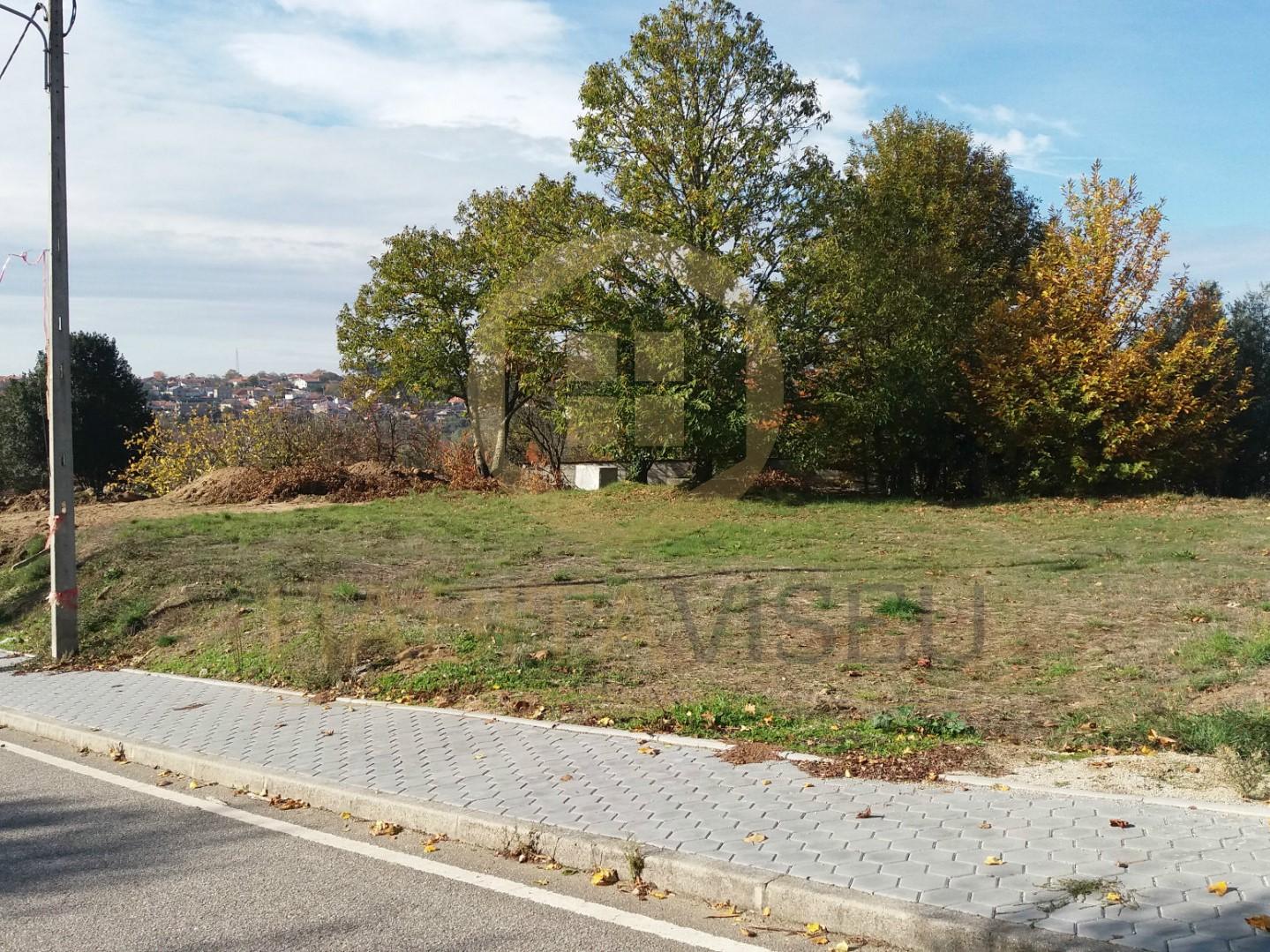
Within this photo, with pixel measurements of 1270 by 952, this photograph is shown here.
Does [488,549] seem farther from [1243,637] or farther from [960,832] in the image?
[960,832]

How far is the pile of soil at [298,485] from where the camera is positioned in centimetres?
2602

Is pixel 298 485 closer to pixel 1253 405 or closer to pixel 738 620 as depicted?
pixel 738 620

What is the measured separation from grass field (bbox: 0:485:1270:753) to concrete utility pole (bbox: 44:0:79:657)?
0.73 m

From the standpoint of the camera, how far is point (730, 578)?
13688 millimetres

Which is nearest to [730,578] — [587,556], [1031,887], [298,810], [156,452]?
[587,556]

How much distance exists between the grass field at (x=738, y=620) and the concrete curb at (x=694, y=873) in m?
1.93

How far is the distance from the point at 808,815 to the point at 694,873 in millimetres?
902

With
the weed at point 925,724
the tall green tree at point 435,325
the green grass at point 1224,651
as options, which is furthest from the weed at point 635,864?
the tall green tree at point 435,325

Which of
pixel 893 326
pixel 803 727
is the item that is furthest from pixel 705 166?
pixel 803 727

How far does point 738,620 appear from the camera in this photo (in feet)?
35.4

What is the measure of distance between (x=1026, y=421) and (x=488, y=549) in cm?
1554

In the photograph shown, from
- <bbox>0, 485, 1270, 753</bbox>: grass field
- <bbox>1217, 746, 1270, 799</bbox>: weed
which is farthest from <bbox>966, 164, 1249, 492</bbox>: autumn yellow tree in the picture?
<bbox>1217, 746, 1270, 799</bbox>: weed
---
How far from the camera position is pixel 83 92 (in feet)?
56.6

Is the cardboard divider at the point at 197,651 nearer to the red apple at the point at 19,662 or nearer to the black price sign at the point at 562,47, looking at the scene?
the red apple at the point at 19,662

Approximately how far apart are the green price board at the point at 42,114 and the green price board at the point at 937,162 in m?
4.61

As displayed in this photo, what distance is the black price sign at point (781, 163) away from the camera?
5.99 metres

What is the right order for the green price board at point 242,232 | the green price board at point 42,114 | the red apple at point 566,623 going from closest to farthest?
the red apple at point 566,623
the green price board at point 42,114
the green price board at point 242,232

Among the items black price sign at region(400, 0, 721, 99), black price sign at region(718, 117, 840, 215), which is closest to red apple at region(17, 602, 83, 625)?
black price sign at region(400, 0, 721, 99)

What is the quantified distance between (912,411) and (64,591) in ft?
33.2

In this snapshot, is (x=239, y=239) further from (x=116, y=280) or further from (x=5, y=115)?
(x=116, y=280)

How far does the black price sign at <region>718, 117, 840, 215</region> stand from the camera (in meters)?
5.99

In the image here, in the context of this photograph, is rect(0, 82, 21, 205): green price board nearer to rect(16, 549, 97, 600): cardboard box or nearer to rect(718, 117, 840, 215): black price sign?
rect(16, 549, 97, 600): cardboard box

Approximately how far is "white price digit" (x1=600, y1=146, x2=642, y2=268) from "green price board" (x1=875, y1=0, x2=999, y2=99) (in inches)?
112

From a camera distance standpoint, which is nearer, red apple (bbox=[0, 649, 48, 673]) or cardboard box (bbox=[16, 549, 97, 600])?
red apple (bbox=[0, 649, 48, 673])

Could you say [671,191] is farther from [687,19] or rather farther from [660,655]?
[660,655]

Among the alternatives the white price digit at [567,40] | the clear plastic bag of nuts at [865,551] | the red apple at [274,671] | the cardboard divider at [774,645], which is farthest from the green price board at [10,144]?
...
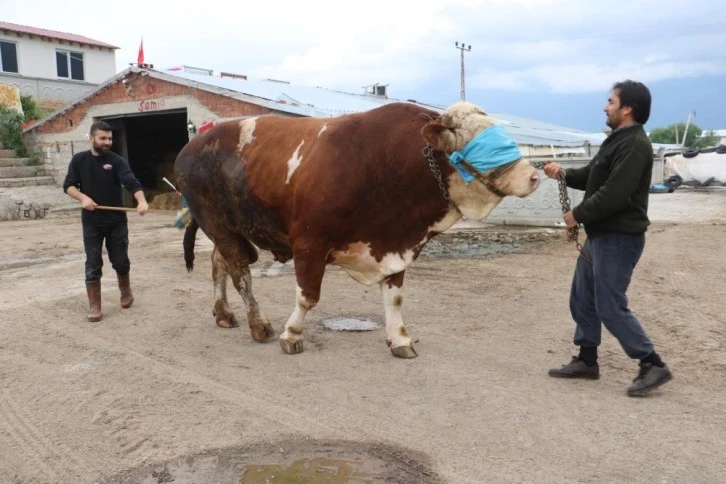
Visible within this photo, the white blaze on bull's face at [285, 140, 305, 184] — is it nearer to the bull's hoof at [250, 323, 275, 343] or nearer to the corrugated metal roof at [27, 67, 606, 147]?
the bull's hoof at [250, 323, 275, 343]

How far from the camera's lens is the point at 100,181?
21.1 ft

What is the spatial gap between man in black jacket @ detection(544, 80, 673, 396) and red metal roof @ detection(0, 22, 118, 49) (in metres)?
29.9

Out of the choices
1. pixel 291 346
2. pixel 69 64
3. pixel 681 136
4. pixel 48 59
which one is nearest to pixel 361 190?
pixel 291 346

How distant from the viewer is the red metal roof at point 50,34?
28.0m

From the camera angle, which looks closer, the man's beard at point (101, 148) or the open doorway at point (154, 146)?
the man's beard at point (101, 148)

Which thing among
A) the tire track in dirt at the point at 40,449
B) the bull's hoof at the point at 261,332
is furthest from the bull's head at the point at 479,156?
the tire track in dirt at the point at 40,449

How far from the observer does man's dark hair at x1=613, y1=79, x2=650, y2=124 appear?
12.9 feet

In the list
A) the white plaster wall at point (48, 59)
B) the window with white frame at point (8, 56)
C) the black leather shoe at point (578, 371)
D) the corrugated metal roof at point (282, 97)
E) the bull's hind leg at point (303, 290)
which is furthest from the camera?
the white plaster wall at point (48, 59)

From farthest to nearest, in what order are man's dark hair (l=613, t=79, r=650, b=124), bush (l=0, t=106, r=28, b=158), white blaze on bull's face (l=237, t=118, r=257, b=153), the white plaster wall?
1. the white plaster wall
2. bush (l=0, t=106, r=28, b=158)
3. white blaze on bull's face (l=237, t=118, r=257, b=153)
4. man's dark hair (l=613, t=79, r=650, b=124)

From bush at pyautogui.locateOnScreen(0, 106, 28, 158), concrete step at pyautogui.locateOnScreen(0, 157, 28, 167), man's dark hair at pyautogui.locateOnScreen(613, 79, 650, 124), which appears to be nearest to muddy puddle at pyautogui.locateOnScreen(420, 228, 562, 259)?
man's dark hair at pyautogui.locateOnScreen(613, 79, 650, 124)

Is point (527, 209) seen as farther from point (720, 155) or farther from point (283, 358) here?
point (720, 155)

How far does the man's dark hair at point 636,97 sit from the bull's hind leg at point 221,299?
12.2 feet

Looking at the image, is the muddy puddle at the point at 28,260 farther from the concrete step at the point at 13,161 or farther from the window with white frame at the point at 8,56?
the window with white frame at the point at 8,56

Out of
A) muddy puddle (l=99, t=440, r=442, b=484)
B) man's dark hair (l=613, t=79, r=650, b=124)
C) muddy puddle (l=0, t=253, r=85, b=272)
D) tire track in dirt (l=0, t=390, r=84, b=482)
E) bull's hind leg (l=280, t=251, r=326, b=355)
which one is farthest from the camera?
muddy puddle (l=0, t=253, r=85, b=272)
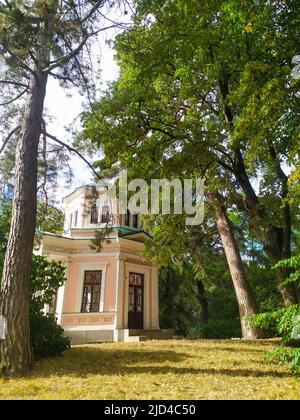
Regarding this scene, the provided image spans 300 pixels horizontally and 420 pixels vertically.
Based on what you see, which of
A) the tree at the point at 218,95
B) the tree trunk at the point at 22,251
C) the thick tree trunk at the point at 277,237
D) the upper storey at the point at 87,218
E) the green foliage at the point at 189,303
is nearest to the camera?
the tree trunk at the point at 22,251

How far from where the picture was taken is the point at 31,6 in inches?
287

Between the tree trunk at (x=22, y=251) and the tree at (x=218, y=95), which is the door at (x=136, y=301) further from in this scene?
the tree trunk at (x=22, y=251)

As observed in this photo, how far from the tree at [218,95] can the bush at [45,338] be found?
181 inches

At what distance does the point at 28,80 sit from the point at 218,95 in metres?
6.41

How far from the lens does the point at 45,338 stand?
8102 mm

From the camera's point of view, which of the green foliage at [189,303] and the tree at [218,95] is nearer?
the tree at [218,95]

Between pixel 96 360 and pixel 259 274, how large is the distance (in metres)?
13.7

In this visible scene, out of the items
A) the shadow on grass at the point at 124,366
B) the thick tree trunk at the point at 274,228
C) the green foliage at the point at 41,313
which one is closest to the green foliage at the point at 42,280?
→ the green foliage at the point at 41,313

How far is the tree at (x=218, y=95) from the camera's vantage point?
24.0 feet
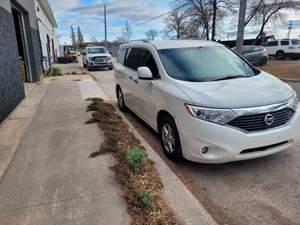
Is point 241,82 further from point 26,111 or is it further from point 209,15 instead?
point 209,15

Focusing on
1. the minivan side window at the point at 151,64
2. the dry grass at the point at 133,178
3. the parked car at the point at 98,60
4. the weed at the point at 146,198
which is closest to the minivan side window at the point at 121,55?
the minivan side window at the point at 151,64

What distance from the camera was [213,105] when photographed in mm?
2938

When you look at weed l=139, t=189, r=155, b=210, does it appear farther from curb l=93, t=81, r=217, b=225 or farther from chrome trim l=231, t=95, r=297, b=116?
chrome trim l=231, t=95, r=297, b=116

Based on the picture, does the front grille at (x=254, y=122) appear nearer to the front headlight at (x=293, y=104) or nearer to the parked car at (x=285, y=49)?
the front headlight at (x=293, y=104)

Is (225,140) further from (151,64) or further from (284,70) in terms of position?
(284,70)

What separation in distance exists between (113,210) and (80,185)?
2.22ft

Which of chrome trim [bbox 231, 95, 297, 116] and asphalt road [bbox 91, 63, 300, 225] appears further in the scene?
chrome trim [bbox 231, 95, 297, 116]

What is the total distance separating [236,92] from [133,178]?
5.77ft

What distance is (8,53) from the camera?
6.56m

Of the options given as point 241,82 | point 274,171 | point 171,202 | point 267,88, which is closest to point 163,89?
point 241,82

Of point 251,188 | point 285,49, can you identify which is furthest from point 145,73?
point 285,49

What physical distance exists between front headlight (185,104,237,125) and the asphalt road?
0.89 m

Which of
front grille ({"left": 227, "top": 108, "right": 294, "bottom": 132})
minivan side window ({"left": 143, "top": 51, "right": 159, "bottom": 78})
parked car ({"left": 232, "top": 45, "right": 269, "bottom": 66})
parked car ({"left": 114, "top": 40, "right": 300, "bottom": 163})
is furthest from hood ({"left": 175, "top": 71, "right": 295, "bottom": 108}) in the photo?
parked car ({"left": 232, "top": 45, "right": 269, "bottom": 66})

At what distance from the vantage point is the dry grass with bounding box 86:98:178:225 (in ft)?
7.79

=== TASK DIRECTIONS ===
Count the lines in the material above that contain the string "digit" and give only that count.

=== SOLUTION TO THE EXERCISE ===
2